SLO (Service Level Objective)

An internal target for service reliability, typically more ambitious than the external SLA.

An SLO, or Service Level Objective, is an internal reliability target that a team sets for their service. SLOs are typically stricter than SLAs — if your SLA promises 99.9% uptime, your SLO might target 99.95% to provide a safety buffer.

SLOs are the cornerstone of Site Reliability Engineering (SRE) practice. They provide a framework for making trade-off decisions: when the service is well within its SLO, teams can ship features faster; when the error budget is nearly exhausted, teams should prioritize reliability work.

A well-defined SLO includes the SLI (what you measure), the target (the threshold), and the measurement window (typically 30 days rolling).
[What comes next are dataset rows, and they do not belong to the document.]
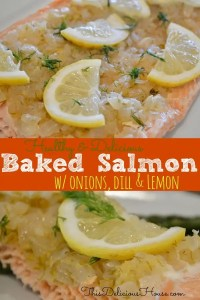 Baked Salmon with Onion, Dill and Lemon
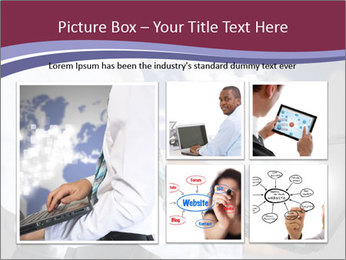 0000072402 PowerPoint Templates - Slide 19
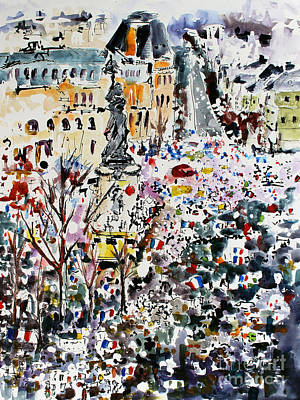 Liberty Painting - Paris France January 11th 2015 by Ginette Callaway
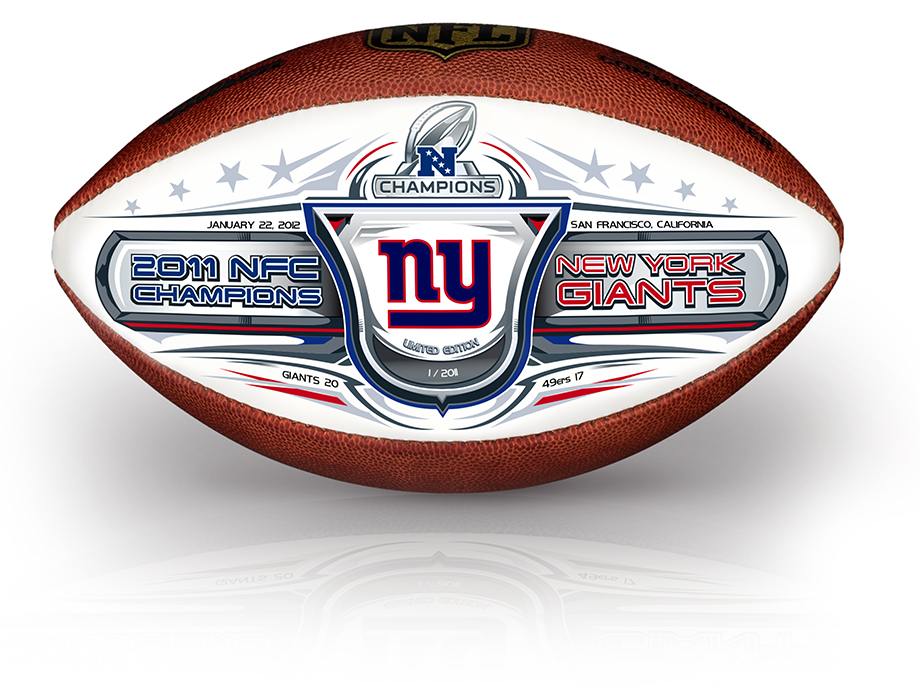 NFC2011_Championball_FRONT_THEJCW.jpg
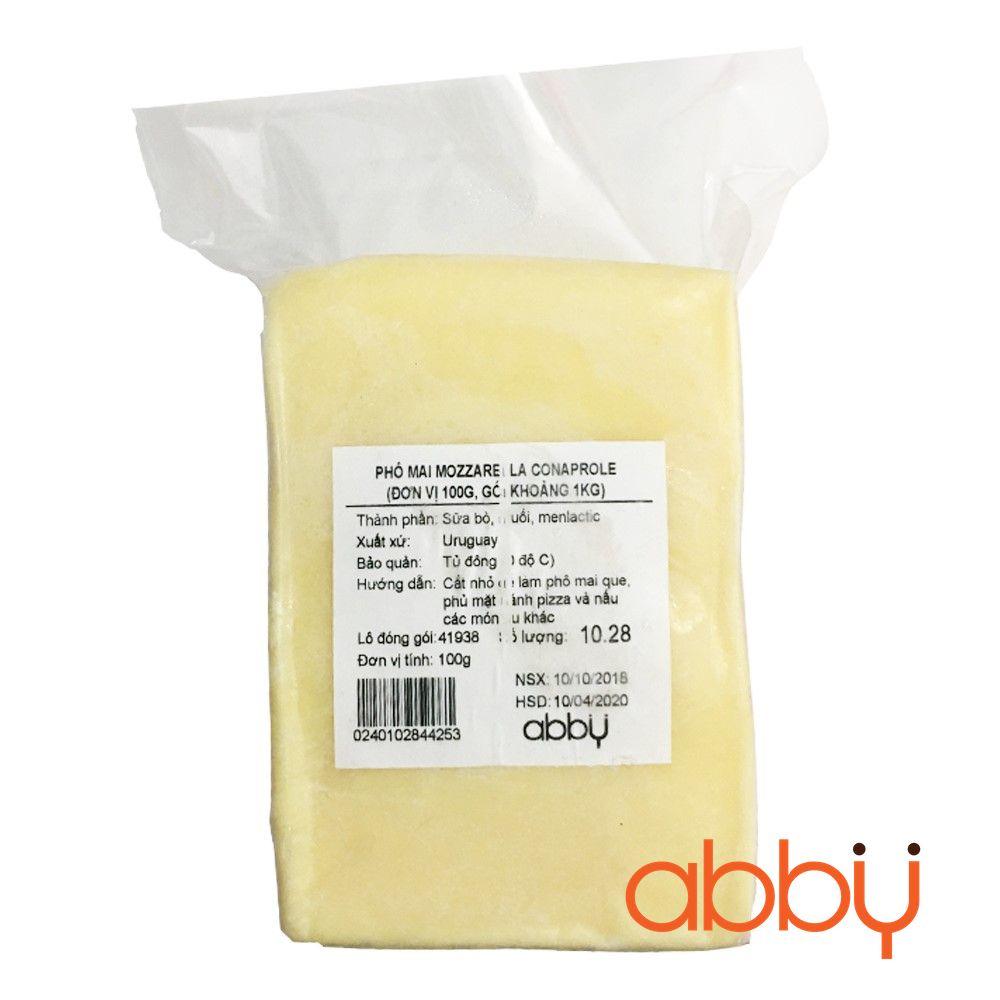 Phô mai mozzarella Conaprole (đơn vị 100g, gói khoảng 1kg)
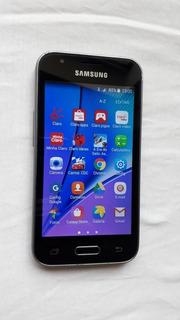 Celular Samsung J105m (j1) Original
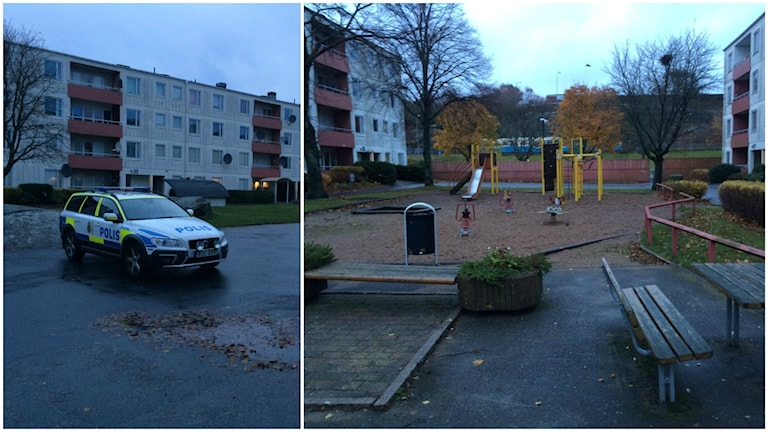 Två bilder sida vid sida. En polisbil som står framför en lägehetslänga. Andra bilden är på en lekplats i regn.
For example: "99.95% of HTTP requests return a successful response within 500ms over a 30-day rolling window." Monitoring tools like Hyperping provide the SLI data needed to track SLO compliance.

Hyperping monitoring dashboard

Related Terms

SLA (Service Level Agreement)
A formal contract defining the expected level of service, including uptime guarantees, between a pro...
SLI (Service Level Indicator)
A quantitative measure of a specific aspect of service reliability, such as availability, latency, o...
Error Budget
The maximum amount of unreliability a service can have within a given period, derived from the SLO.
SRE (Site Reliability Engineering)
A discipline that applies software engineering practices to infrastructure and operations to build s...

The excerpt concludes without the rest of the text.